**TEXTAUSZUG**
■ ■ ■ ■ ■
Die siebte Saison soll keine verflixte werden. Und wo im Fußball die Fanliebe herrscht, ist der Leidensdruck oft nicht weit. Der oder die Zwölfte im Spiel ist in Köpenick stets ein nicht zu unterschätzender Faktor. Und so hagelte es den Zorn des Baumgart auf jene mediale Berichterstattung, die im Trainingslager eine vermeintliche Unnahbarkeit der Mannschaft ausgemacht haben wollte. Auf den Trainingsplätzen von Adidas in Herzogenaurach spielte sich das Team diesmal warm, ziemlich professionell das Ganze – und nicht jede Einheit konnte von der mitgereisten Anhängerschar mitverfolgt werden. »Es geht darum, dass wir uns zu 100 Prozent auf eine ganz schwere Bundesligasaison vorbereiten«, ärgerte der Trainer sich später im klubeigenen Kanal. Da lasse er sich nur ungern einreden, nicht da zu sein für die Fans. Ohne Zweifel: Unermüdlich standen Spieler und Vereinsikonen nach den Testspielen für Autogramme und Selfies bereit. Für Nähe war ausreichend Zeit.
Währenddessen lief während der Kicks vor dem Ligastart nicht alles rund. Fußball ist schließlich ergebnisorientiert und die Vorbereitungsphase fast schon ein eigener Contest. Es traten Gegner mit äußerst diversen Voraussetzungen an: Bei Brandenburg Süd und Grün-Weiß Ahrensfelde hatte es lokale Fußballfeste gegeben, dem Stürmer Patrick Richter vom Oberligisten BSC gelang gar ein Traumtor in den Unioner Kasten. Die Köpenicker blieben erwartungsgemäß in beiden Spielen überragend. Der Zirkus zog weiter nach Österreich: Linzer ASK besiegt, Remis gegen Rapid Wien – und dann jeweils knapp verloren gegen Fürth und Schweinfurt. Weiter ging die Niederlagenserie auf heimischem Rasen gegen Espanyol Barcelona.
■ ■ ■ ■ ■
**AUSZUG DATENSATZ**
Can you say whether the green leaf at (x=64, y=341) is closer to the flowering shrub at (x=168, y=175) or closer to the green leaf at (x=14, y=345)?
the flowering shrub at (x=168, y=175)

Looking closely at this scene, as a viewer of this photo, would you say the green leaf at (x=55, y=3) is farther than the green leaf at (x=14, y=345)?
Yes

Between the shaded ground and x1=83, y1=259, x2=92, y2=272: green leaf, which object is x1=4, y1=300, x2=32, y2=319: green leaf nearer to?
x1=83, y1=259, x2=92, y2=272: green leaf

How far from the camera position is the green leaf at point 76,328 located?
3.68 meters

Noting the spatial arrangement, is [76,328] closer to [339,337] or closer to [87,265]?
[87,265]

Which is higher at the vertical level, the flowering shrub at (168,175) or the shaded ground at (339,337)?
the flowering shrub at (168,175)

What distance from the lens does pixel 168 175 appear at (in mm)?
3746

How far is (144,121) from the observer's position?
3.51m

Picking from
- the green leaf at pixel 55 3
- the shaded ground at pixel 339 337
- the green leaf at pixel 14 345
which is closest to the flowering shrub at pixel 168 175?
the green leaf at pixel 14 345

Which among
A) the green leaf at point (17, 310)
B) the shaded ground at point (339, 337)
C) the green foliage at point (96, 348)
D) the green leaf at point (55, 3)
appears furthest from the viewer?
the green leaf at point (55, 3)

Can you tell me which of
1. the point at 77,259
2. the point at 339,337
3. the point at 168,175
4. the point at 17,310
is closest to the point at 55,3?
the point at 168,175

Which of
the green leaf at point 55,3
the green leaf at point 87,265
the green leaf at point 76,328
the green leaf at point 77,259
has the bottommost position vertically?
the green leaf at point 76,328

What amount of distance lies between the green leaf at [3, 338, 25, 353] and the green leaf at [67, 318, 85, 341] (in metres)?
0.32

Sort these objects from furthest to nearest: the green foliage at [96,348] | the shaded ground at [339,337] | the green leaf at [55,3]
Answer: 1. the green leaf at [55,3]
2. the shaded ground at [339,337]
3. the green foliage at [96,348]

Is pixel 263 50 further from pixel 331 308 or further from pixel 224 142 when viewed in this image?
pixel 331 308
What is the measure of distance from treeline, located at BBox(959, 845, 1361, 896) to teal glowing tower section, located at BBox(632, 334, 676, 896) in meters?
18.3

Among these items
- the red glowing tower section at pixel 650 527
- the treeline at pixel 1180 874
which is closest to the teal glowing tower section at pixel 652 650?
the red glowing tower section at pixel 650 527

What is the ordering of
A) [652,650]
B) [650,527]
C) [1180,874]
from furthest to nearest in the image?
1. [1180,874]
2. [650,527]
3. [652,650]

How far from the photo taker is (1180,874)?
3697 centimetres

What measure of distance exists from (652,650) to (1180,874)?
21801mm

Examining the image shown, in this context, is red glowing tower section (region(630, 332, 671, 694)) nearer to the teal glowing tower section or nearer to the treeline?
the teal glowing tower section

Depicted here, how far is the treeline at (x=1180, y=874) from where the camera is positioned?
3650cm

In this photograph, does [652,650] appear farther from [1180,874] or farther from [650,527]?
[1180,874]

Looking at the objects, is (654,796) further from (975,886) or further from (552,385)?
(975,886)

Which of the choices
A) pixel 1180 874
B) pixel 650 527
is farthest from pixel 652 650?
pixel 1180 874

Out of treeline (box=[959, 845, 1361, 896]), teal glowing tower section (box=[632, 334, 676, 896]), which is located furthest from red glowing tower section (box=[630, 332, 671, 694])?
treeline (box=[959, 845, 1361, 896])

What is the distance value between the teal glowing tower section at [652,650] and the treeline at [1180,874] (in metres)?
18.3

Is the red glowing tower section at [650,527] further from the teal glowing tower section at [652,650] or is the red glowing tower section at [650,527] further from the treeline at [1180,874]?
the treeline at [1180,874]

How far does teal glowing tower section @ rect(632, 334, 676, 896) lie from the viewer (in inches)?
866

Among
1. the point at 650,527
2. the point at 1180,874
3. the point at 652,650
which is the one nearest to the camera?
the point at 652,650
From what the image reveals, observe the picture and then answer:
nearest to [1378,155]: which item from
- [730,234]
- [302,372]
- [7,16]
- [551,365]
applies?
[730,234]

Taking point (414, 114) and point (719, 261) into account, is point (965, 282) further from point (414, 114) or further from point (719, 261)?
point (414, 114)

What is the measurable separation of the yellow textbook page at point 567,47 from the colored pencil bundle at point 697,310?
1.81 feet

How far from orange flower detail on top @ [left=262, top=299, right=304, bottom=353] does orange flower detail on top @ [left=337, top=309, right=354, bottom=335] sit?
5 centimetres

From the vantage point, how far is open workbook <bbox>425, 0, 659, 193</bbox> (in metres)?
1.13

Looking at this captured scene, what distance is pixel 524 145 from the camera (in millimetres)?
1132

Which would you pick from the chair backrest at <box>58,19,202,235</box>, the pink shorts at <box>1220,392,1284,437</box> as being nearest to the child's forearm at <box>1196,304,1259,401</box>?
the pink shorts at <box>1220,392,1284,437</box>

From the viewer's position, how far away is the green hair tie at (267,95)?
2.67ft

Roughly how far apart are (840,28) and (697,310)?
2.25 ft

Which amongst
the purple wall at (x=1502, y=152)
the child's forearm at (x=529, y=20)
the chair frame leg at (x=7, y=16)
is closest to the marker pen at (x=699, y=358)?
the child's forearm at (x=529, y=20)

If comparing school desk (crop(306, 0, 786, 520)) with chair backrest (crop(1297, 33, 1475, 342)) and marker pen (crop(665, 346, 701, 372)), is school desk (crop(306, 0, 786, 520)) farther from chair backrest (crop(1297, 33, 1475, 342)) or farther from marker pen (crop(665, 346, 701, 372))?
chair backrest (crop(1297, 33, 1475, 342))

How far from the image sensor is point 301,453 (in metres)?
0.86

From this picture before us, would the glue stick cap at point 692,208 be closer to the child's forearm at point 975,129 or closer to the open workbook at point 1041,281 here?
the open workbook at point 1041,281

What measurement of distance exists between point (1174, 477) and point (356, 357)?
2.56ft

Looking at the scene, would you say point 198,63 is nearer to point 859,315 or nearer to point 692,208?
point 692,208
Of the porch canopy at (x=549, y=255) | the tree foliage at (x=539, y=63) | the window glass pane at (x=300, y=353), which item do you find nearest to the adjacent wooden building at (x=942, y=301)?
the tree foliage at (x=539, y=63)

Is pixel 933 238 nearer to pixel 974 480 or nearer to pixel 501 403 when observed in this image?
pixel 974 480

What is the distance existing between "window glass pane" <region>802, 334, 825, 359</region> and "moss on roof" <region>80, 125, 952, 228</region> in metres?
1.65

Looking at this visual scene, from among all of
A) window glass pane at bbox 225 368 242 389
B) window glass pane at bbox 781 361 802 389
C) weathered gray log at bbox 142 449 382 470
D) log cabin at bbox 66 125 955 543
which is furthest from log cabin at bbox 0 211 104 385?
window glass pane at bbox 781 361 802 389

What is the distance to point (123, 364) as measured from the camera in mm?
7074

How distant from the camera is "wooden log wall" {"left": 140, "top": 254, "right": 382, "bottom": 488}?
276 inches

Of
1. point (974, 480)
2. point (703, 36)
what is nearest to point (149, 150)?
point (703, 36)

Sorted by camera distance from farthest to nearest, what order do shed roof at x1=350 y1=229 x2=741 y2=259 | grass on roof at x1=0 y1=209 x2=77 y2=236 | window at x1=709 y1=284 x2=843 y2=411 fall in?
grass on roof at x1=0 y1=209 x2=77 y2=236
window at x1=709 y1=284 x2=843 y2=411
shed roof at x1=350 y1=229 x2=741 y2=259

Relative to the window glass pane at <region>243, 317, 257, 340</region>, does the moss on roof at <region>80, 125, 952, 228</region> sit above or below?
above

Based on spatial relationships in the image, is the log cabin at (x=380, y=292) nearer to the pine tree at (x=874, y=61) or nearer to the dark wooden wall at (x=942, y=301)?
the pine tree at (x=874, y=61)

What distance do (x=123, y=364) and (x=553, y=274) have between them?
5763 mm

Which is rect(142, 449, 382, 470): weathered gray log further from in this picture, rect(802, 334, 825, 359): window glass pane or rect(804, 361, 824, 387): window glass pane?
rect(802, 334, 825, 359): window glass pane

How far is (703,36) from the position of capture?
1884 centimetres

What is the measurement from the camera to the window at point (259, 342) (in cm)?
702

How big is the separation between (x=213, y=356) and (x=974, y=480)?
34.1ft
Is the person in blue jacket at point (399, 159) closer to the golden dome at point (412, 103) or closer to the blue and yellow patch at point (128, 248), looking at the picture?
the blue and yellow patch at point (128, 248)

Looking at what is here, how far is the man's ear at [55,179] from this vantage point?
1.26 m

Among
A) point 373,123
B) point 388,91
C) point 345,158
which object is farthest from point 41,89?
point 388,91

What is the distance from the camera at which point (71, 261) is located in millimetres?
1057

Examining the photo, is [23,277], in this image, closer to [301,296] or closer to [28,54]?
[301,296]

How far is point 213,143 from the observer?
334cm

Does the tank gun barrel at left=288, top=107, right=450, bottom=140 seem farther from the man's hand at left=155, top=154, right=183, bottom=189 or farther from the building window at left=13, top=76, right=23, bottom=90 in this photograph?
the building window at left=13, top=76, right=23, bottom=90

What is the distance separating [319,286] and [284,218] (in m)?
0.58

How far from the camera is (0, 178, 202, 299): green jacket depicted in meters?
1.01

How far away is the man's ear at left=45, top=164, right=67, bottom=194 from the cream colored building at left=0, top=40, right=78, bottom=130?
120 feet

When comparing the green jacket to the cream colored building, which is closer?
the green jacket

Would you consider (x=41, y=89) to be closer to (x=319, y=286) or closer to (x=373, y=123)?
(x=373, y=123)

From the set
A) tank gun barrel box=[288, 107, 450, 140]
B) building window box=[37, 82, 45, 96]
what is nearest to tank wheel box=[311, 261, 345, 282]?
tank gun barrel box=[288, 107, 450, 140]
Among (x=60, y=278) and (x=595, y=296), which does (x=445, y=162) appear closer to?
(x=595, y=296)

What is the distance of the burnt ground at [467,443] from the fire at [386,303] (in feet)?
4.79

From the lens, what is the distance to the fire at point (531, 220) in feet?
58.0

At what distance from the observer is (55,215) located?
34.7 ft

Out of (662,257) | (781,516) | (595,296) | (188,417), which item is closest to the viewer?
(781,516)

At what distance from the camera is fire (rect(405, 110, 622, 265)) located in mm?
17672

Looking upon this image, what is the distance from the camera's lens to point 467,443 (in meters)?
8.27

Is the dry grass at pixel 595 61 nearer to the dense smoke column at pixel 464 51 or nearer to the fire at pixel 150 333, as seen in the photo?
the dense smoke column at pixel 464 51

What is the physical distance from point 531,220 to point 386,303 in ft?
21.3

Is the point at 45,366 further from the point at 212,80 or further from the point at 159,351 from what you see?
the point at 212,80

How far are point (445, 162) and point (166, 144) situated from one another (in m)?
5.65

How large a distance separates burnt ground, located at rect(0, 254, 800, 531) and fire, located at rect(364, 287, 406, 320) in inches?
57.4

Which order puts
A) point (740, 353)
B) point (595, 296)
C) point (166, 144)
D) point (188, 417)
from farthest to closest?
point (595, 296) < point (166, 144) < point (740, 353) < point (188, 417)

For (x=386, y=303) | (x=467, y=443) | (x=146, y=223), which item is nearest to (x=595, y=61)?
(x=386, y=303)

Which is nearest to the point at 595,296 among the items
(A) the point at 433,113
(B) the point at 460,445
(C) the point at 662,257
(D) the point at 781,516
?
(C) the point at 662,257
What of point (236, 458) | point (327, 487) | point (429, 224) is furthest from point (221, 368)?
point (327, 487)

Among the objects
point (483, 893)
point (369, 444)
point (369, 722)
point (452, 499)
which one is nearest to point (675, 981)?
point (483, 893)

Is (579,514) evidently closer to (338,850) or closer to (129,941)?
■ ■ ■ ■ ■
**AUFGABEN**
1) Fasse den Absatz im Textauszug, der mit „Währenddessen lief während der Kicks“ beginnt, als kurze Liste zusammen. Die wichtigsten Fakten sollen erhalten bleiben.
2) Stimmen diese Aussagen mit dem Textauszug überein? Antworte jeweils mit Ja oder Nein und zitiere die entscheidenden Worte.
(a) Die Mannschaft hat auf den Trainingsplätzen von Adidas in Herzogenaurach trainiert.
(b) Die mitgereisten Fans konnten jede Trainingseinheit verfolgen.
(c) Gegen Rapid Wien hat die Mannschaft verloren.
3) Beantworte diese Fragen zum Textauszug:
(a) Wo hat sich der Trainer später geärgert?
(b) Für welchen Verein spielt der Stürmer Patrick Richter?
(c) Gegen welchen Gegner ging die Niederlagenserie auf heimischem Rasen weiter?
Die Einträge haben mit dem Textauszug nichts zu tun.

**LÖSUNGEN**
1)
- Vor dem Ligastart lief in den Testspielen nicht alles rund.
- Die Gegner hatten sehr unterschiedliche Voraussetzungen.
- Gegen Brandenburg Süd und Grün-Weiß Ahrensfelde waren die Köpenicker klar überlegen. Patrick Richter vom Oberligisten BSC schoss trotzdem ein Traumtor gegen sie.
- In Österreich gab es einen Sieg gegen Linzer ASK und ein Remis gegen Rapid Wien. Danach folgten knappe Niederlagen gegen Fürth und Schweinfurt.
- Zu Hause ging die Niederlagenserie gegen Espanyol Barcelona weiter.

2)
(a) Ja: „Auf den Trainingsplätzen von Adidas in Herzogenaurach spielte sich das Team diesmal warm“
(b) Nein: „nicht jede Einheit konnte von der mitgereisten Anhängerschar mitverfolgt werden“
(c) Nein: „Remis gegen Rapid Wien“

3)
(a) Im klubeigenen Kanal.
(b) Für den Oberligisten BSC.
(c) Gegen Espanyol Barcelona.